**Try it**
For every record below, repeat the text exactly and pass over any image.

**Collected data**
• • • • •
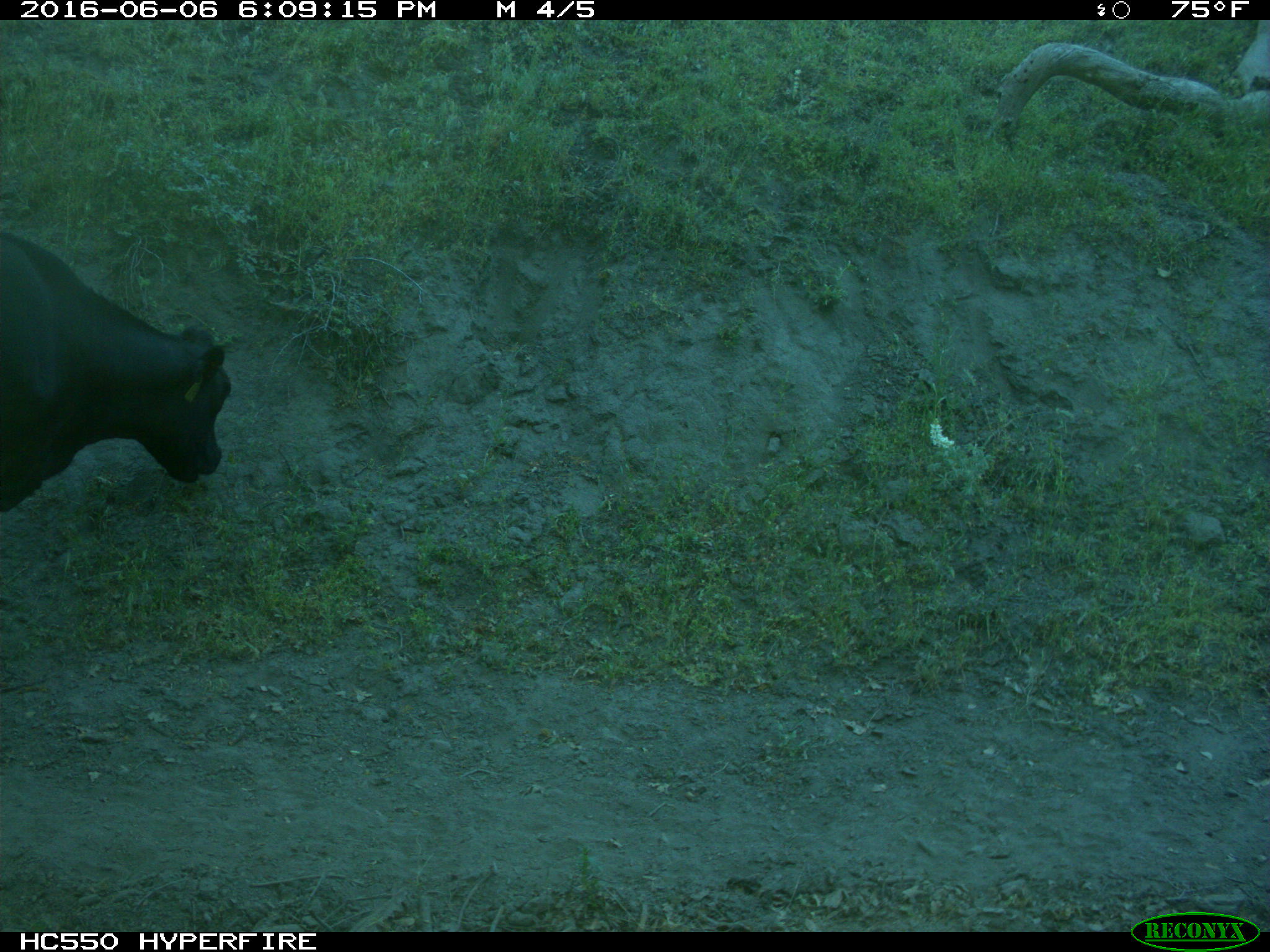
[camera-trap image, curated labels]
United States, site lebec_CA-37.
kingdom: Animalia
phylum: Chordata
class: Mammalia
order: Artiodactyla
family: Bovidae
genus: Bos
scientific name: Bos taurus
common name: domestic cow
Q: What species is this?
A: Bos taurus (domestic cow).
• • • • •
**Response below**
[camera-trap image, curated labels]
United States, site lebec_CA-37.
kingdom: Animalia
phylum: Chordata
class: Mammalia
order: Artiodactyla
family: Bovidae
genus: Bos
scientific name: Bos taurus
common name: domestic cow
Q: What species is this?
A: Bos taurus (domestic cow).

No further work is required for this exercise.